START Provided text

In that moment of optimism, Reason asked writers who have been on the criminal justice beat for years to lay out serious proposals for reforms with a fighting chance of being implemented in the coming months or years. The result is a robust list that includes calls to abolish qualified immunity (page 18), bust the police unions (page 22), better regulate the use of police force (page 25), rethink crisis response (page 28), end the drug war (page 32), release body cam footage (page 35), stop overpolicing (page 37), and restrict asset forfeiture (page 40). Each article begins with a quote from Reason's archives, some from issues dating all the way back to the 1960s. Reason has been carrying this torch for a long time, in preparation for the moment when mainstream political culture and elected officials were ready to hear us out.
This summer, it looked like that moment had come. According to a Cato/YouGov poll conducted in July, 63 percent of Americans favor eliminating qualified immunity for police officers, which would make it easier to hold cops accountable for misbehavior and abuse. Another 62 percent favor limiting police unions' bargaining power. A whopping 84 percent oppose erasing police records of misconduct every few years, a common clause in police union contracts. While Democrats are more likely to support such reforms, the number of Republicans open to these marginal changes was surprisingly high—64 percent of GOP respondents, for instance, say police officers should be held accountable for misconduct even if they were "unaware at the time that their actions were illegal."

END Provided text
START Information shown

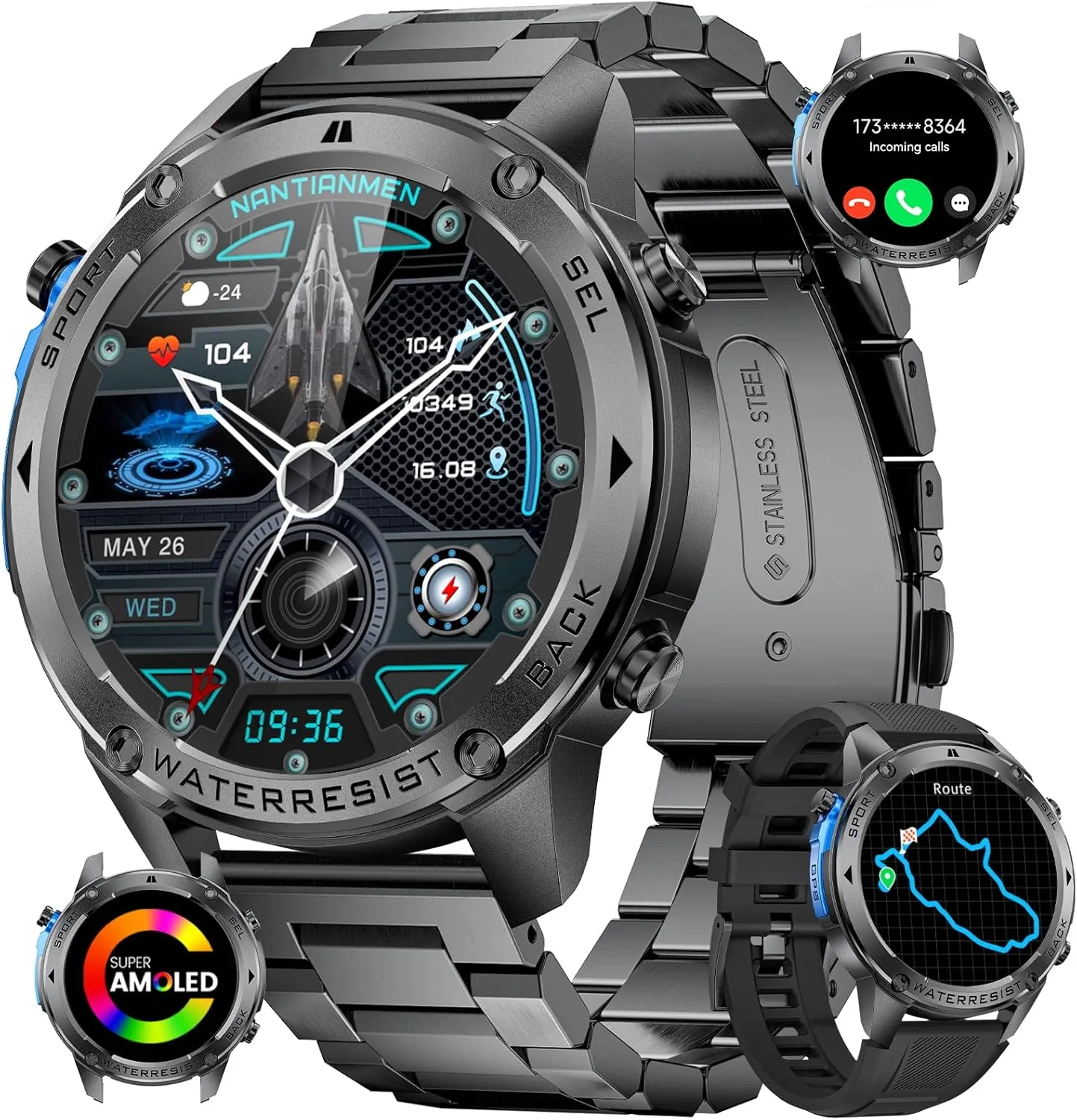 LIGE GPS Military Smart Watch for Men, Compass GPS Running Watch, 170  Sport Modes Fitness Tracker Watch, 1.43'' AMOLED Smart Watches, Rugged Smart Watch for Android iOS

END Information shown

*Questions:*
**a.** Which reform proposals does the police reform text list, and what page number does it give for each?
**b.** Write what comes next in the police reform text, picking up after its last sentence.

*Answers per task:*
**a.**
- Abolish qualified immunity (page 18)
- Bust the police unions (page 22)
- Better regulate the use of police force (page 25)
- Rethink crisis response (page 28)
- End the drug war (page 32)
- Release body cam footage (page 35)
- Stop overpolicing (page 37)
- Restrict asset forfeiture (page 40)

**b.**
Most of the folks at this summer's street protests, of course, wanted to go much further, demanding everything from an end to racism (via methods that were often alarmingly TBD) to full Marxist revolution. But at least on policing, there was some crystallization, and a genuinely realistic slate of changes emerged.
The trouble with pragmatic, incremental reform is that it simply can't produce the kind of immediate gratification that is required to keep the focus of people in the grip of culture war–induced ADHD. Chanting "Defund the police" is exciting; trying to figure out what that might look like across thousands of different jurisdictions is irksome. Spraypainting slogans on the plinth of a bust of Christopher Columbus gives a thrill; crafting legislation to hold officers accountable for misconduct in court is tricky and time-consuming.
Even more challenging, sometimes partial or badly executed reform is worse than nothing at all. Privatization without mechanisms for market competition and creative destruction can quickly become entrenched cronyism. Budget cuts without reductions in the scope of government create inefficiencies and delays. Rule changes done without proper legislative procedure create uncertainty, because they can be reversed when the political tides change.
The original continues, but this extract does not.